**Stated problem A:**
Answer these questions from the passage below on the Budget and Yorkshire, one answer per line, marked like the questions.
(i) How much investment will the West Yorkshire Devolution Deal provide, and over how many years?
(ii) What level of public research and innovation investment per year does the Budget plan to reach by 2024-25?
(iii) How much capital investment over five years was provided for FE colleges?

**Extract to read:**
- - -

For Yorkshire, the Budget saw confirmation that the government had agreed a Devolution Deal with West Yorkshire to establish a Mayoral Combined Authority, with a directly elected Mayor from May 2021. The Deal will provide £1.1 billion of investment (split between capital and revenue) over 30 years, as well as devolving new decision-making powers on transport, planning and skills. The government is also providing up to £500,000 to support Bradford in its regeneration and development plans to realise the benefits from potential Northern Powerhouse Rail connections.
Devolution has been something of a ‘labour of love’ in Yorkshire over recent years as local leaders and the government sought to reach some form of accommodation on the terms and conditions of devolution in the region. Given the gaping hole within the middle of the Northern Powerhouse that was the absence of devolution in West Yorkshire, the announcement of a Deal is welcome. Crucially, however, it will be important that the government continues to work with other places in Yorkshire (such as York and North Yorkshire and the Humber) to instigate greater autonomy and flexibility. The forthcoming Devolution White Paper, which will be published over the coming months, will need to set out a clear approach as to how devolution in England, beyond large city-regions, will operate. YU looks forward to seeing the detail and responding to the White Paper in due course.
At a broader national level, the Budget set out plans to increase public research and innovation (R&I) investment to £22 billion per year by 2024-25, as the government attempts for the UK to invest 2.4% of GDP in R&I. Two objectives illustrated in the Budget attracted attention for those of us familiar with R&I policy, strategy and activity within Yorkshire. The first is support for world-leading research in all UK regions and nations. Whilst the second objective emphasises the crucial role of the private sector in increasing their investment in innovation. The changes to R&D tax credits are an attempt to drive greater demand amongst business, but other elements are needed in Yorkshire, including strengthening knowledge exchange between firms and universities, skills development and creating a broader environment that encourages enterprise and improved productivity within a wide range of diverse sectors and industries.
The government did announce that the Comprehensive Spending Review (CSR) would examine how overall R&I funding could be best distributed across the UK. The focus on place as a means of shaping R&I investment is being considered by UK Research and Innovation in its planned Place Strategy, and this has long been a key priority for YU. We will work to influence this Strategy and inform the government’s thinking ahead of CSR, and in particular emphasise the key contribution that our member institutions play in this regard.
Similarly, YU will look to influence the consultation on the new £2.5 billion National Skills Fund, and how to target the Fund effectively. We welcome the decision to provide £1.5 billion over five years in capital investment for FE colleges, and the proposal to establish up to 8 new Institutes of Technology is positive; we will be looking for Yorkshire to benefit from this.
Signalling his intention to change the ‘economic mindset’ of the government, the Chancellor spoke of establishing a new economic campus in the north of England, which would house officials from HM Treasury, BEIS, Communities and Local Government, DIT and local authorities. We would argue that Yorkshire would provide the ideal location for such an initiative. Finally, how the government assesses projects and programmes seeking capital investment from the public sector could be subject to change as the government reviews the Treasury’s Green Book rules. Whilst there is a need for some form of technical mechanism to consider the merits of specific infrastructure schemes, it has long been argued that the current rules favour and skew investment towards particular, more prosperous, parts of the country.
YU will be seeking to contribute towards this review, and will support our members and partners to take advantage of any new framework that materialises after the CSR.

- - -

**Extracted records:**
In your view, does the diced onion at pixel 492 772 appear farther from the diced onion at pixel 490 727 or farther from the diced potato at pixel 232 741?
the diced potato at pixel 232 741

- - -

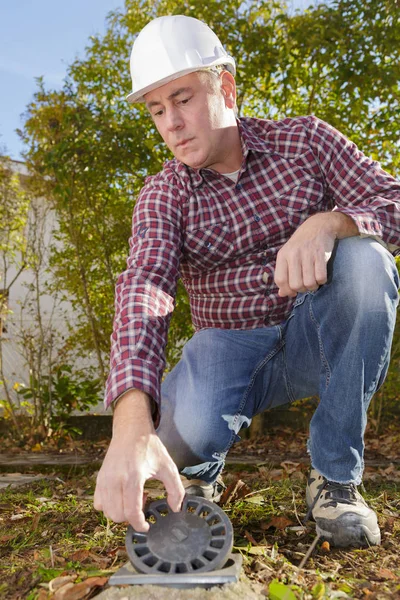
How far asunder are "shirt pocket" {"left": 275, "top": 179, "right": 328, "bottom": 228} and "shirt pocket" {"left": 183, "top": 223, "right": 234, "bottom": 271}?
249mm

- - -

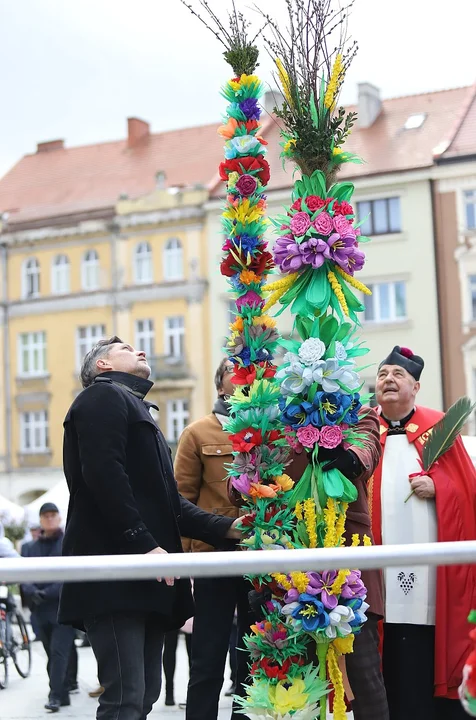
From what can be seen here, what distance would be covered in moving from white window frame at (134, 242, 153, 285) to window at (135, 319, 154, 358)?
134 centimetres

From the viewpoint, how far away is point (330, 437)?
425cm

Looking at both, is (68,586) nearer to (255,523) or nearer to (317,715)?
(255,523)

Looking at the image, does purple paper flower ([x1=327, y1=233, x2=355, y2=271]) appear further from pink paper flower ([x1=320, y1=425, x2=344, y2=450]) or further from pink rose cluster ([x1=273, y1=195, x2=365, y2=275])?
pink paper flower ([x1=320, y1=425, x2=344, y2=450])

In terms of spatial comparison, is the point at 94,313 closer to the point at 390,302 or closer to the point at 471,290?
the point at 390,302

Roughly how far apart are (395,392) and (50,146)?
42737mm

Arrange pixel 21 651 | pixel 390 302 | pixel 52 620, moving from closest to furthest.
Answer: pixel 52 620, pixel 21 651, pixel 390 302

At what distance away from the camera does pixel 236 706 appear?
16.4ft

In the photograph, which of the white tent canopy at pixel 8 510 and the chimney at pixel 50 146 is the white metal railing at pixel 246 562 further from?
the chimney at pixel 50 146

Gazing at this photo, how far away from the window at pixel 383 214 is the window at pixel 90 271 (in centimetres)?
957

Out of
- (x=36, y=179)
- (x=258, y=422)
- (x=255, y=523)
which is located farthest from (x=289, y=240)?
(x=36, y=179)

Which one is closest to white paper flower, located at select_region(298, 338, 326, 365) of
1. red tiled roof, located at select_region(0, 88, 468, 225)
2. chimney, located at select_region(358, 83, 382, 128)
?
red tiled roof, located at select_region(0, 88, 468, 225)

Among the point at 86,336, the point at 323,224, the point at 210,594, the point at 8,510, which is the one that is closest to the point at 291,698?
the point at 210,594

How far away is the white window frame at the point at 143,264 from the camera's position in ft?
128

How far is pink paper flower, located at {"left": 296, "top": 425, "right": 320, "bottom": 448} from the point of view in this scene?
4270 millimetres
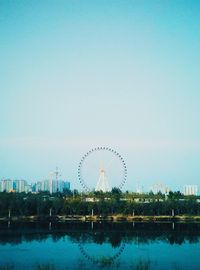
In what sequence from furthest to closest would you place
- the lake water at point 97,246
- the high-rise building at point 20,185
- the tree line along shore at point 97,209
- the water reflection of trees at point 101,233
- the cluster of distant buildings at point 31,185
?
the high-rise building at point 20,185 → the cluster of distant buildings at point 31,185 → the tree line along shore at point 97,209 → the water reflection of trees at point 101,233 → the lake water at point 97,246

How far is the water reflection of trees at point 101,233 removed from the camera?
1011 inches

- - -

**Stated problem B:** Put the lines of the records from the line containing "Gazing at this" through the line containing "4270 millimetres" into a JSON list of strings, with one string for each line and no blank lines.

**Expected answer A:**
(i) £1.1 billion over 30 years
(ii) £22 billion per year
(iii) £1.5 billion

**Expected answer B:**
[
  "Gazing at this photo, how far away from the window at pixel 383 214 is the window at pixel 90 271 (in centimetres)?",
  "957",
  "Out of",
  "- (x=36, y=179)",
  "- (x=258, y=422)",
  "- (x=255, y=523)",
  "which is located farthest from (x=289, y=240)?",
  "(x=36, y=179)",
  "Which one is closest to white paper flower, located at select_region(298, 338, 326, 365) of",
  "1. red tiled roof, located at select_region(0, 88, 468, 225)",
  "2. chimney, located at select_region(358, 83, 382, 128)",
  "?",
  "red tiled roof, located at select_region(0, 88, 468, 225)",
  "Among the point at 86,336, the point at 323,224, the point at 210,594, the point at 8,510, which is the one that is closest to the point at 291,698?",
  "the point at 210,594",
  "How far away is the white window frame at the point at 143,264 from the camera's position in ft?",
  "128",
  "How far is pink paper flower, located at {\"left\": 296, \"top\": 425, \"right\": 320, \"bottom\": 448} from the point of view in this scene?",
  "4270 millimetres"
]